Sunday, October 17, 2010

Jewelled Couscous with Harissa & honey Glazed Quail

INGREDIENTS




Couscous

400g couscous



Boiling water

1 tablespoon olive oil

2 tablespoons toasted & chopped almonds

6 dried apricots, chopped

1 tablespoon chopped parsley

2 tablespoons coriander, chopped

4 small shaved radishes

2 tablespoons mint, chopped

1 small bunch of blanched baby spinach leaves

Seeds of 1 pomegranate

Salt & black pepper to taste





1. Put couscous in a large bowl, pour over enough boiling water to cover by 1cm. Cover with a lid and leave for 5 minutes.



2. Add olive oil and a pinch of salt and using a fork, fluff up the grains to separate.



3. Stir in the remaining ingredients and serve.



Glaze

8 boned out quail

1 tablespoon for frying

3 small cloves garlic, finely chopped

1 tblsp finely chopped fresh ginger

1 tsp ground cumin

1/2 tsp ground cinnamon

2 tsp harissa paste

1/4 cup (60 ml) honey

2 tsp tomato paste

2 tblsp lemon juice

1 tsp sea salt





Heat the tablespoon of oil in a large frying pan over low heat. Add the garlic and ginger to the pan and cook, stirring, for 30 seconds. Then stir in the cumin, cinnamon, harissa, honey, tomato paste, lemon juice and salt.
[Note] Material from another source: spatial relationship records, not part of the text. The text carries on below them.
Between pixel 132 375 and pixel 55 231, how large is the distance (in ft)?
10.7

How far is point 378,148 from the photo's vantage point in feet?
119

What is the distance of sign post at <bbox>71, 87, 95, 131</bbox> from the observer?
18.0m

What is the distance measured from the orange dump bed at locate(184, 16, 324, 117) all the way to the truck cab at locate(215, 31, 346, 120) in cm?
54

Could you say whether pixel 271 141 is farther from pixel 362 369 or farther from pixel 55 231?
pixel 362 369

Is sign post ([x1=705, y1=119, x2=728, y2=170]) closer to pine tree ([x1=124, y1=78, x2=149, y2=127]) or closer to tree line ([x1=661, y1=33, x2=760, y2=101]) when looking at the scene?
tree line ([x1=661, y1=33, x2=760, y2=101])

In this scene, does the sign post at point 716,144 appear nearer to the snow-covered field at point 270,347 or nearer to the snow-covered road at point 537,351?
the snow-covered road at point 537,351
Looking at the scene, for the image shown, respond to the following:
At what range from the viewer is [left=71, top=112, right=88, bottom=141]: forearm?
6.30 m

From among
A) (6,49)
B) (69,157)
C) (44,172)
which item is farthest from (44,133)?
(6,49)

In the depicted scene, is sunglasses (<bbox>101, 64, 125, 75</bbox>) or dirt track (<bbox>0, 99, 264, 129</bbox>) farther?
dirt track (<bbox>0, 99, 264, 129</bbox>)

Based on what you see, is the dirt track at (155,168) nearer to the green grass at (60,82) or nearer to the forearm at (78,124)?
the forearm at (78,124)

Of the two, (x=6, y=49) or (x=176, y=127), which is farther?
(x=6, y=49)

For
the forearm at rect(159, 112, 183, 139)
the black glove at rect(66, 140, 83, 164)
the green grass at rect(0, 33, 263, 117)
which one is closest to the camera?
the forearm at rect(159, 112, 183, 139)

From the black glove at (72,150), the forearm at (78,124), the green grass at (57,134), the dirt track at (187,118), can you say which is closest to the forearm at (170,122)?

Cook until the mixture starts to boil, then turn off the heat.

Brush both sides of the quail with glaze and sear in a griddle pan skin side down, when skin is crispy, turn over quail and keep brushing with glaze until cooked with meat still remaining pink.



After quail is cooked, slice down the centre and place on a healthy helping of the couscous and finish with some cumin yogurt & a sprinkle of sumac.